А весной, в апреле, когда в Лисках зацвели абрикосы и воздух стал сладким и тревожным, как в юности, Витя приехал к ней с чемоданом. Не с сумкой — с большим, основательным чемоданом на колёсиках.
— Я подумал, — сказал он, стоя на пороге, — что в Воронеже квартиру можно сдать. А кардиолог твой и сюда раз в месяц ездит, я узнавал. И что вообще-то — какая разница, где жить, если рядом тот человек, рядом с которым хочется жить.
Фаина смотрела на него — на его седую голову, на нелепый чемодан, на букетик подснежников в руке — и не знала, плакать ей или смеяться.
— Заходи уже, — сказала она наконец. — Чего на пороге стоишь. Соседи увидят — сплетен на год хватит.
— А пусть видят, — сказал Витя. И зашёл.
В тот вечер, разбирая его вещи, Фаина наткнулась в боковом кармане чемодана на маленький бумажный треугольник. Тугой, ровный, с подогнутыми уголками. Тот самый — её билет от Воронежа до Лисок, октябрь, маршрутка, последнее свободное место рядом с ним.
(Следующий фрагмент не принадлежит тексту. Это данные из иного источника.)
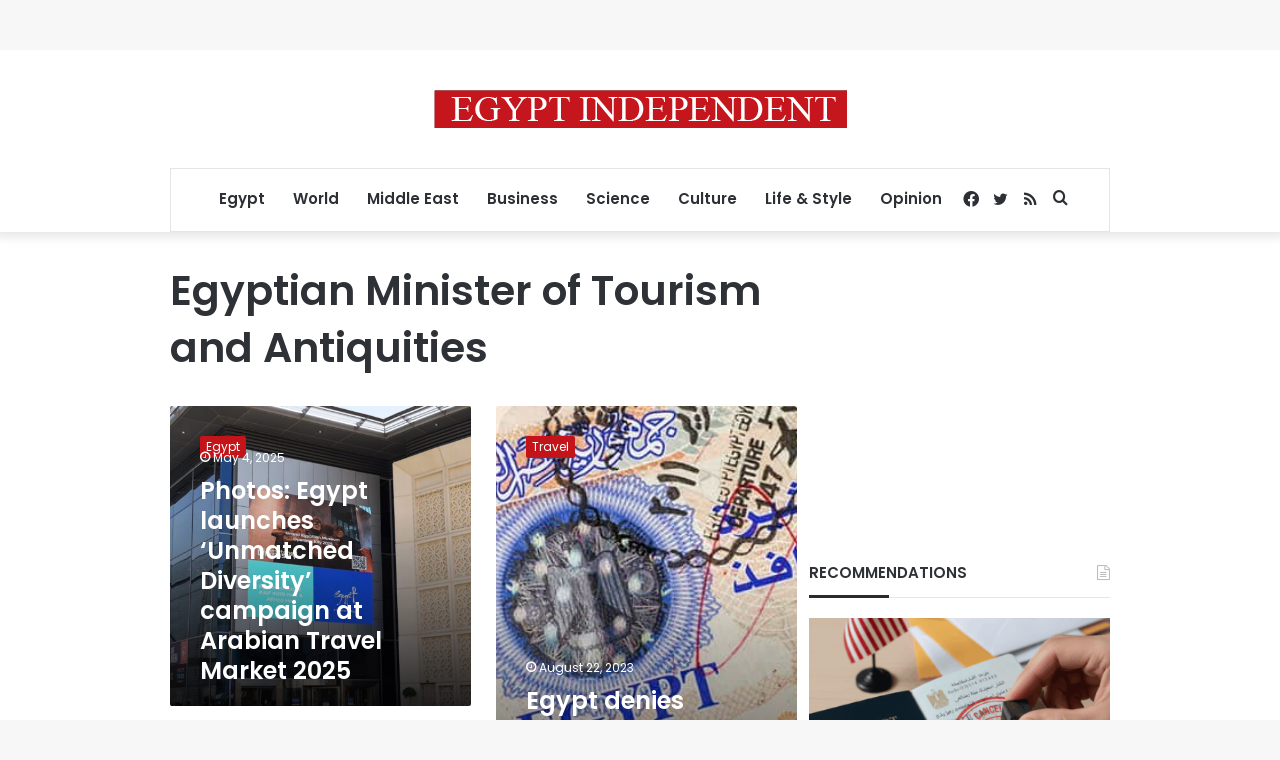

--- FILE ---
content_type: text/html; charset=utf-8
request_url: https://www.google.com/recaptcha/api2/aframe
body_size: 265
content:
<!DOCTYPE HTML><html><head><meta http-equiv="content-type" content="text/html; charset=UTF-8"></head><body><script nonce="Pb-tgyDSlF40EXbNl5iEvw">/** Anti-fraud and anti-abuse applications only. See google.com/recaptcha */ try{var clients={'sodar':'https://pagead2.googlesyndication.com/pagead/sodar?'};window.addEventListener("message",function(a){try{if(a.source===window.parent){var b=JSON.parse(a.data);var c=clients[b['id']];if(c){var d=document.createElement('img');d.src=c+b['params']+'&rc='+(localStorage.getItem("rc::a")?sessionStorage.getItem("rc::b"):"");window.document.body.appendChild(d);sessionStorage.setItem("rc::e",parseInt(sessionStorage.getItem("rc::e")||0)+1);localStorage.setItem("rc::h",'1768704620548');}}}catch(b){}});window.parent.postMessage("_grecaptcha_ready", "*");}catch(b){}</script></body></html>

--- FILE ---
content_type: application/javascript; charset=utf-8
request_url: https://fundingchoicesmessages.google.com/f/AGSKWxU6AerLndYjL6taODHq8-OMh8PBy2BUXGfSR-qKjZ2LTVb6ni55uz0tTvK7lqz15VNEtUXlApau6XK5rxIr7ZiVspir-HKM0k78Igvd-GHmJAmNg0_IT55DzvUR-OB7F1UrQkTDyrj3bKneK0mgUllTXfKa32s9u5zheetFm_XiwZYWxLYj48ZYW4v9/_/adiframe?/show_ads_/ad?cid=?phpAds_/pagepeel.
body_size: -1290
content:
window['176dd569-588c-420d-906b-cf11db7f8a85'] = true;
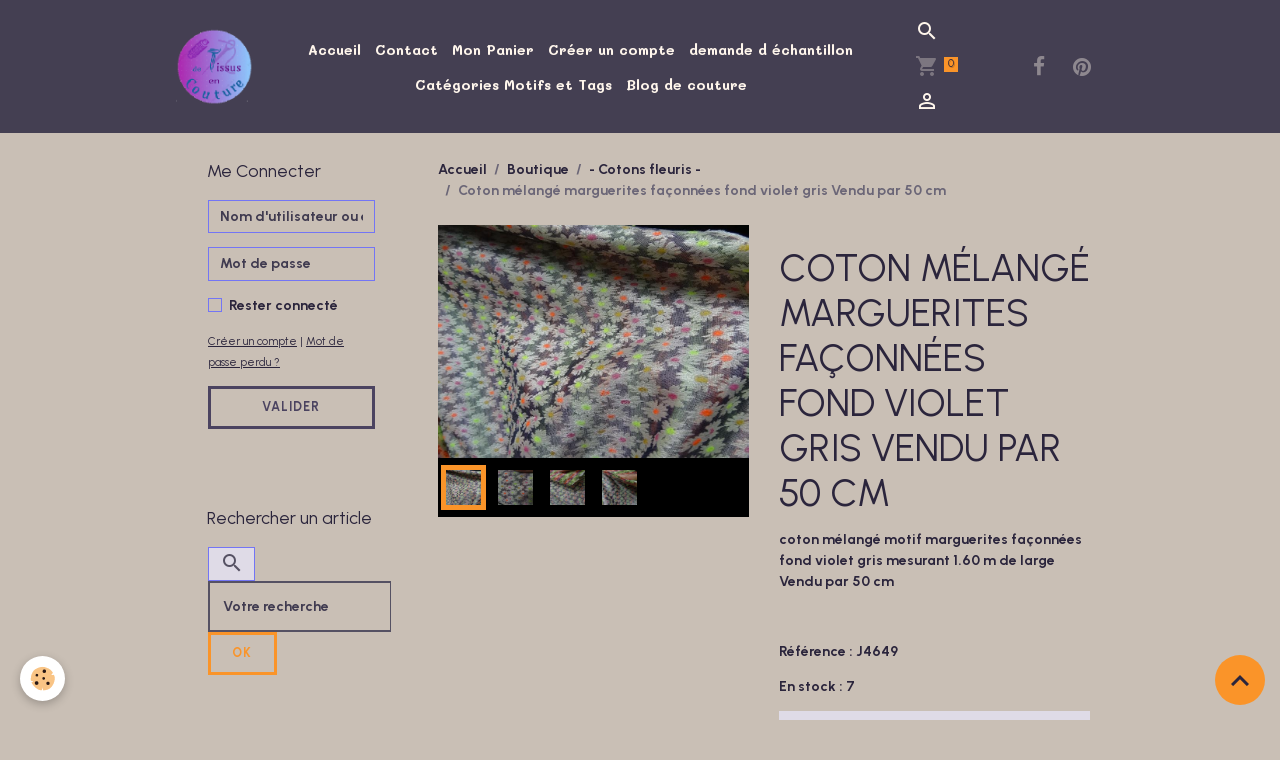

--- FILE ---
content_type: text/css; charset=UTF-8
request_url: https://www.de-tissus-en-couture.com/fr/themes/designlines/608aa332fc7f6dd2df4c7288.css?v=eef57ca6fa5da5ecae17307a7ddec56b
body_size: 257
content:
#row-608aa332fc7f6dd2df4c7288-1 .row-content{}@media screen and (max-width:992px){#row-608aa332fc7f6dd2df4c7288-1 .row-content{}}@media screen and (max-width:992px){#row-608aa332fc7f6dd2df4c7288-2 .row-content{}}@media screen and (max-width:992px){#row-608aa332fc7f6dd2df4c7288-3 .row-content{}}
Она развернула его осторожно, как разворачивают засушенный цветок из старого письма.
На белой стороне, под её собственной запиской, было дописано — его рукой, мелким, аккуратным учительским почерком:
«Воронеж — Лиски, октябрь. Я сидел у окна. Все три года. И, кажется, всё-таки помнил тебя. Просто очень долго не знал, что это была ты. В.»
Фаина прижала бумажку к груди и тихо засмеялась — тем смехом, которым смеются женщины, прожившие большую жизнь и вдруг получившие в подарок ещё одну, маленькую, но настоящую. За окном пахло абрикосовым цветом, на кухне закипал чайник, и Витя что-то спрашивал у неё из коридора — про вешалку, про тапочки, про то, куда поставить книги.
А она стояла посреди комнаты с бумажным треугольником в руках и думала: вот ведь как бывает. Тридцать лет ехать в одном автобусе и не увидеть друг друга. И ещё тридцать — чтобы наконец сложить один общий билет. Уголок к уголку. До самой последней остановки.